Today, David Brooks laments that neither the Kerry campaign or the Bush campaign have outlined what they are going to do for the country in the next four years. (In his usual partisan style, although his point is ostensibly the same for both candidates, he is far more critical of Kerry than of Bush.) But then he illustrates what can only be characterized as shocking ignorance or outright dishonesty - he suggests that the candidates should enunciate a new health care policy. You know, like Kerry did:
At the center of Kerry's ideas is his proposal to have the federal government reimburse employers 75 percent of medical bills over $50,000 that a worker runs up in a year. The reimbursement would, in effect, make the government a secondary insurer and ease costs for employers, workers and private insurers.The plan also includes the opportunity for uninsured Americans to buy into the same group insurance offered to federal employees, with subsidies for the working poor. Brooks has had about two months to pick up on this fact. I guess he's a bit slow on the uptake, as further evidenced by his remaining comments....
In exchange for the benefit, Kerry would require employers to offer insurance to every worker and to provide health programs that detect and manage chronic illnesses such as high blood pressure early enough to prevent the diseases from worsening.
First, without getting into detail, Brooks recites a proposal that health care competition occur not "among health plans, networks and hospital groups - which just leads to zero-sum cost shifting. It should occur at the level of individual treatment, which would encourage not shifting costs, but improving value." This idea sounds positively Gingrichian - and it sounds a lot like eliminating health insurance. Brooks also endorses a proposal by Bill Frist for what he seems to believe is something new - the health savings account (which both exist, and simply update an old idea) - and for a insurance risk pooling plan which sounds both a lot like a watered down version of Kerry's reinsurance plan, and even more like the shuffling of costs Brooks just got through suggesting was such a bad idea.

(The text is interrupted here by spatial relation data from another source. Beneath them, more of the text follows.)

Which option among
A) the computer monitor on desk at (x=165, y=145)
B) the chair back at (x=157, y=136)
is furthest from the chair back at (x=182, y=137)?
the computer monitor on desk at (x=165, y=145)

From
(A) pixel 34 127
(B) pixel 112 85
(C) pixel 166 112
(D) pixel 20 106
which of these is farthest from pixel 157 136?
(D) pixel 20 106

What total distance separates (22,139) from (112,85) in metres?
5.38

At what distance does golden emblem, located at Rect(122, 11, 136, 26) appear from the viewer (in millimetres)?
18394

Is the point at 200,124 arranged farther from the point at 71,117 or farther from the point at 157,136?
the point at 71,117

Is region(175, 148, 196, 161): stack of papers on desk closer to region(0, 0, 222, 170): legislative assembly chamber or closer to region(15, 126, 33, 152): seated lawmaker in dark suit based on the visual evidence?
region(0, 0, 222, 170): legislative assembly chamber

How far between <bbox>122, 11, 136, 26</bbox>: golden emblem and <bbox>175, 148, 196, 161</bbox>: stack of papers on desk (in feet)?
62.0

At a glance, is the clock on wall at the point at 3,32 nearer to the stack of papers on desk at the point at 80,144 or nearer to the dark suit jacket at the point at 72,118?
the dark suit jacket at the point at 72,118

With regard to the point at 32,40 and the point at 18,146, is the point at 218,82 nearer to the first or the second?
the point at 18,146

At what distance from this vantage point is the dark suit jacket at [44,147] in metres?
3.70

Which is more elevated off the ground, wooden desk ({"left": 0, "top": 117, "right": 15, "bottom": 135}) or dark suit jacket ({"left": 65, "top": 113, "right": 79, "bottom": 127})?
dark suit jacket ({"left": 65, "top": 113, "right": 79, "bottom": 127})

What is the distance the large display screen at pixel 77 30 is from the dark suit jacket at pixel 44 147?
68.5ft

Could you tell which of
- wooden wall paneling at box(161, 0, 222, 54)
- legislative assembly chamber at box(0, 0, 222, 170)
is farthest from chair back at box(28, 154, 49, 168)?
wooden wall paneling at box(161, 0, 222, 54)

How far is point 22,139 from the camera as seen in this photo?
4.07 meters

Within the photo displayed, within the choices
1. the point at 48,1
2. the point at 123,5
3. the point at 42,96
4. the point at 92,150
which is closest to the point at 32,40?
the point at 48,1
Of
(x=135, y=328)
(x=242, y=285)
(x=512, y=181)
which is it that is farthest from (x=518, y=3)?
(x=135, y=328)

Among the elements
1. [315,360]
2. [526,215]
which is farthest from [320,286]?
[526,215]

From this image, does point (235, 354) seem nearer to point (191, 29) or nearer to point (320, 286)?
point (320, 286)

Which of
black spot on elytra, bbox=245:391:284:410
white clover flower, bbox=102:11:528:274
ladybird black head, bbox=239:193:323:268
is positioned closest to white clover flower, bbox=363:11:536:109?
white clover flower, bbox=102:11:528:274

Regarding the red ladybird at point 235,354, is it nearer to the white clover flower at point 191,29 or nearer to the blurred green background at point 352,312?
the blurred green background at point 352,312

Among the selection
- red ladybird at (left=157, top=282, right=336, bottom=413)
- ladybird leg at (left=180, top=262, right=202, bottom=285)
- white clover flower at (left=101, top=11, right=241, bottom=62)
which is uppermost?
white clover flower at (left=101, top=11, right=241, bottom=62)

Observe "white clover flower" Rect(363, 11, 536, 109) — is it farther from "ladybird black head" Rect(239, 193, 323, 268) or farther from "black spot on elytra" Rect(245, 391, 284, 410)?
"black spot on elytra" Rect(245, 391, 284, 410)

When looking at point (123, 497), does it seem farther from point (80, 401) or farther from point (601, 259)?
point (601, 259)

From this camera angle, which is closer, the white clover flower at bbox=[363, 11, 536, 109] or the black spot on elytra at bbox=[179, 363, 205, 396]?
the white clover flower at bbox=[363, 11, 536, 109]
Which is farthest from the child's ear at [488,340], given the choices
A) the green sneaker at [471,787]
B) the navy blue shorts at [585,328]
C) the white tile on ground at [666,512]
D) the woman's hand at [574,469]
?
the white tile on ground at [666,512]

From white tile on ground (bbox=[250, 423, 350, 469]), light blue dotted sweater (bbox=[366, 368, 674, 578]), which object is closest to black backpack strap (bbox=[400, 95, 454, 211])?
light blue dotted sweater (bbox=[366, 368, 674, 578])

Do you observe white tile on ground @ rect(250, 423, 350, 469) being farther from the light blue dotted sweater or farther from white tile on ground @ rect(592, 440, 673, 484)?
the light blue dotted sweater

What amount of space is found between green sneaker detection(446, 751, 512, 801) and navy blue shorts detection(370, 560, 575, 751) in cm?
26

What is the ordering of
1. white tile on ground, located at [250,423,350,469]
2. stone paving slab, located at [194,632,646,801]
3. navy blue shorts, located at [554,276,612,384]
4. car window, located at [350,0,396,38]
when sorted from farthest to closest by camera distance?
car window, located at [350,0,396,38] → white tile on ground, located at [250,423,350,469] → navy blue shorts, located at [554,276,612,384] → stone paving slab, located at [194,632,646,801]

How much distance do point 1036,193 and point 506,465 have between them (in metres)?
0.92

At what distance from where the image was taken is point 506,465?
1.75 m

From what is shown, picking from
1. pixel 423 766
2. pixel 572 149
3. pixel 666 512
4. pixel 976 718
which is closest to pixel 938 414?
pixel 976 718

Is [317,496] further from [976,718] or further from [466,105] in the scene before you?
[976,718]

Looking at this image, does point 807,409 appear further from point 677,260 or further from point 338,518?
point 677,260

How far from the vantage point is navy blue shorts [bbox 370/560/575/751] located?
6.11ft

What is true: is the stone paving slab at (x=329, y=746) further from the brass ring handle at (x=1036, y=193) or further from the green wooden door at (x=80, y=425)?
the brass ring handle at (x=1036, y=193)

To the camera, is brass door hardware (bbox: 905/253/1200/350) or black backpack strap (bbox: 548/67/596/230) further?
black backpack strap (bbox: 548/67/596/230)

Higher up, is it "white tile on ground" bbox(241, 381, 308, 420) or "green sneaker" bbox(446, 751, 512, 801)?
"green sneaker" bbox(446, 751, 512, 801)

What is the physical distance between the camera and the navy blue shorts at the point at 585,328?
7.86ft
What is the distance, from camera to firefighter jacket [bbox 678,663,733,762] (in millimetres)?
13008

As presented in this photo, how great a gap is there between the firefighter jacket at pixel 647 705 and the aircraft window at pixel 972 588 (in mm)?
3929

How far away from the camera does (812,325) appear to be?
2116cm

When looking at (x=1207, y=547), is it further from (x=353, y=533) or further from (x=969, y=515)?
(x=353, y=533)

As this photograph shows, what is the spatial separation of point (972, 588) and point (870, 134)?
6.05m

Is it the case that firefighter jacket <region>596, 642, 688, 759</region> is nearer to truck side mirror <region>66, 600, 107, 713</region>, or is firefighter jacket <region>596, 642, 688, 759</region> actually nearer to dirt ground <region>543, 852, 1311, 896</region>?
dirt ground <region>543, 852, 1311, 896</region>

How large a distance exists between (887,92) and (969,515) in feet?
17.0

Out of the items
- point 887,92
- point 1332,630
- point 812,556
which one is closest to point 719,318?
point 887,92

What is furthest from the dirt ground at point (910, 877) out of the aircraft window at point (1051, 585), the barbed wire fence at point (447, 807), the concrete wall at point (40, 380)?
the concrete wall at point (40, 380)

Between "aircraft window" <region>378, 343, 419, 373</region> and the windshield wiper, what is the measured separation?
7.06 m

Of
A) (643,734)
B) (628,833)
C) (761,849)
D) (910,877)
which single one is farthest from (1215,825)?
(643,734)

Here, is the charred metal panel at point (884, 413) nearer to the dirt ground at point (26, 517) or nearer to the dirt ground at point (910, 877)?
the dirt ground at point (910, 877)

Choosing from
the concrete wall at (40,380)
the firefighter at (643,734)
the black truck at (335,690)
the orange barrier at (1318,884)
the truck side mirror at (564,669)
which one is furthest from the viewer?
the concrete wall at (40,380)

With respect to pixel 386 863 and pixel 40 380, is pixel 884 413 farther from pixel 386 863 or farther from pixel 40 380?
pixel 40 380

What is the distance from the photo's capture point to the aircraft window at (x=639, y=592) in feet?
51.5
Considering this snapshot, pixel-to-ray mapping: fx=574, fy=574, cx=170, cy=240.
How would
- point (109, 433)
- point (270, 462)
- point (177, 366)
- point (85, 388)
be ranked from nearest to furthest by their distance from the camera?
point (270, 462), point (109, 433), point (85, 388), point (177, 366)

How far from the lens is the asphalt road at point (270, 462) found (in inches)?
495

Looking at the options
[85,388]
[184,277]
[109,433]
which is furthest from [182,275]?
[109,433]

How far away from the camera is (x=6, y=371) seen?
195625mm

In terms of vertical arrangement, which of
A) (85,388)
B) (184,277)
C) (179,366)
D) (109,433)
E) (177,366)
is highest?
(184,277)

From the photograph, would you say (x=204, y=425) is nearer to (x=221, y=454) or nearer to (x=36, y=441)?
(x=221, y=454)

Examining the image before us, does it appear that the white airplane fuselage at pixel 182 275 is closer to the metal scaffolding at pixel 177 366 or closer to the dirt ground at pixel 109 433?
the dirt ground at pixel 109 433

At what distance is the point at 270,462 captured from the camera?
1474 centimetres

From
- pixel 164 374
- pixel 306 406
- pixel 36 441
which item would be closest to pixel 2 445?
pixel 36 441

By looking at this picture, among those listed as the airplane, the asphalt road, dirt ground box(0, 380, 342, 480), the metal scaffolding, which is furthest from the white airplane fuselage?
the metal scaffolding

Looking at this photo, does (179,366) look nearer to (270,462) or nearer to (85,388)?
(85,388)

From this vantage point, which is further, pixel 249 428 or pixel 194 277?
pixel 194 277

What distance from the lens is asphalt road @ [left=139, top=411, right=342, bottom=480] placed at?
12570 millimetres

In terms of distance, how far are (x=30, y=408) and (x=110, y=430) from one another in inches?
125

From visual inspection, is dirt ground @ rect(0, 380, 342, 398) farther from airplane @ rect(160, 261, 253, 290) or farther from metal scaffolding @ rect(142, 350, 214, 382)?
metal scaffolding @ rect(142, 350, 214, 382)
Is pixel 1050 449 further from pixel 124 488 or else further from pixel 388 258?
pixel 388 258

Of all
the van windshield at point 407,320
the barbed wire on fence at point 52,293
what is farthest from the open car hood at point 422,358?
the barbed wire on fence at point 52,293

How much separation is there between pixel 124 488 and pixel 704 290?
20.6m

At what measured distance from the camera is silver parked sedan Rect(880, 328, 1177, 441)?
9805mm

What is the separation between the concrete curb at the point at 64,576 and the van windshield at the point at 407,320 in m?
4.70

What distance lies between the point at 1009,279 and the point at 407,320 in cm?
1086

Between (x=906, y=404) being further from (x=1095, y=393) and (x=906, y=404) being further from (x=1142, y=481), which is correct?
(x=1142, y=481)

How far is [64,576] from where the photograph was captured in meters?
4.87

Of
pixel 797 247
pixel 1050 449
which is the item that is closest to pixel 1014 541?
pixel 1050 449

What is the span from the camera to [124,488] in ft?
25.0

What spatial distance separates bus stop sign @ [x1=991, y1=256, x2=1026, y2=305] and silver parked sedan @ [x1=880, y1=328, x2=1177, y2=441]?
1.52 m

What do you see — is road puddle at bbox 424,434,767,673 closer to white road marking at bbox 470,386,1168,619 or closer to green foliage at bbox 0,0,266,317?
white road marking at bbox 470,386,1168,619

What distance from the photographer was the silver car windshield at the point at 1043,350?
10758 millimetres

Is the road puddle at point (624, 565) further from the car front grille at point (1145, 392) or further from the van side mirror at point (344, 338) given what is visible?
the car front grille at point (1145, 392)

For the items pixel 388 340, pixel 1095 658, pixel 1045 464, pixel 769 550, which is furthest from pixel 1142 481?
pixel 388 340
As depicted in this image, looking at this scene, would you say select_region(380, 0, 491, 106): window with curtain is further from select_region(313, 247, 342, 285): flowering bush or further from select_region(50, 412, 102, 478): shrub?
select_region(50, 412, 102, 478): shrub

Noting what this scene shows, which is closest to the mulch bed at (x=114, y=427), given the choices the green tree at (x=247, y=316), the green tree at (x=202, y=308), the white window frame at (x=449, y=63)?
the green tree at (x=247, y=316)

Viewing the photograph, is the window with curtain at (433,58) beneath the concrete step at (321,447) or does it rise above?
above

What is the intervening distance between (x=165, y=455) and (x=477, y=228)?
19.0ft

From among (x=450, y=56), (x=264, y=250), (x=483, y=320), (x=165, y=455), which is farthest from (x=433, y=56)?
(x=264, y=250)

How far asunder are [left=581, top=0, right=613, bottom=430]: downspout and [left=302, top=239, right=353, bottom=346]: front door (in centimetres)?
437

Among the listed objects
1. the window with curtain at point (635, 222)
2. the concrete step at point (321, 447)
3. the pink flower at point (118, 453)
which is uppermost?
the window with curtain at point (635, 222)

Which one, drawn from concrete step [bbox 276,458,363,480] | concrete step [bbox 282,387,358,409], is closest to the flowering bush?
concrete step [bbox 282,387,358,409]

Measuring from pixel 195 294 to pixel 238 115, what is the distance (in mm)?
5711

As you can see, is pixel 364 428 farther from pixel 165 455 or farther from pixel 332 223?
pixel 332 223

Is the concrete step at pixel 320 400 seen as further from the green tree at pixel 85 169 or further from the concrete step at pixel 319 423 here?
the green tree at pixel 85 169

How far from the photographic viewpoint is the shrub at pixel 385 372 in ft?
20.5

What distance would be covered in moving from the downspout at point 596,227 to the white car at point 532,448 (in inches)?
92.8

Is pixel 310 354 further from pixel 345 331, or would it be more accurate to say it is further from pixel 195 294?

The health savings accounts described above used to be available under a slightly different name, and were available to people who chose high deductible insurance plans. While there can be a benefit to that type of savings plan for somebody who is young, healthy, and not planning to have children - factors which would permit them to build, as opposed to rapidly deplete, their medical savings - public response was underwhelming. The Gingrich/Frist proposal is not an improvement.
The individual accounts provide a tax “subsidy” for health care at the marginal tax rate which results in health care funding that is inversely proportional to income, the poor paying more for health care than the rich.So, in short, Brooks bashes Kerry for not making, say, a bold health care proposal, even though he has made one. He then sympathizes with Bush for his not having made any new proposals, even though it would be nice if he did so. He then mentions proposed health care "reforms" which not only would fail to extend insurance to the uninsured, but would likely make it even more costly and difficult for the uninsured and self-employed to obtain insurance. Sheesh.
That alone should cause us to reject this model of health care “reform.” The health policy literature is replete with other examples of the fundamental flaws of these medical savings accounts.
Of perhaps greater concern is the flexibility that will be allowed in the design of the high-deductible plans. Although the plans would limit out-of-pocket expenses for families at $10,000, this does not include payments made for outside-of-network services. To keep premiums affordable, insurers will fail to provide adequate reimbursement increases for providers, limiting the numbers of providers who are willing to sign the contracts. Also, to provide options with lower premiums, insurers are deliberately diminishing the number of providers available thus saving costs by limiting access. Those families that purchase plans with affordable premiums will find that they do not have the protection of the $10,000 stop-loss limit when they are forced in urgent circumstances to accept available but non-contracted providers. A person with major trauma or an acute myocardial infarction cannot ever be an informed shopper of health care services. Those with high-cost, chronic problems may also find that restricted provider lists could significantly impair accessibility.
The claim that the catastrophic plans will take care of all costs after the HSAs are depleted is a fraud. The managed care PPO products will prove to be severely deficient for those with significant health care needs, but with modest or meager resources. Traditional indemnity catastrophic plans have almost disappeared already and, in the future, will surely not be an affordable option for the average-income individual.
Splitting the health insurance pool into millions of segregated accounts will adversely impact only those who have significant needs by depleting their accounts: the very individuals for whom insurance was designed. Providing catastrophic coverage by marketplace plans that compete on premium pricing (by reducing benefits and increasing cost-sharing) can only result in financial disaster and impaired health care access for the average individual with significant needs.
Sounds like David Brooks has a nice high-end health plan and can't figure out what all the fuss is about.
ReplyDeleteAnyone who's ever purchased an individual health plan, outside of work, is in for some sticker shock. Without a pool to spread out costs, insurance companies are VERY picky about who they take and at what rates; we were able to purchase a not-terrible plan only by choosing one with zero coverage for pregnancy or childbirth.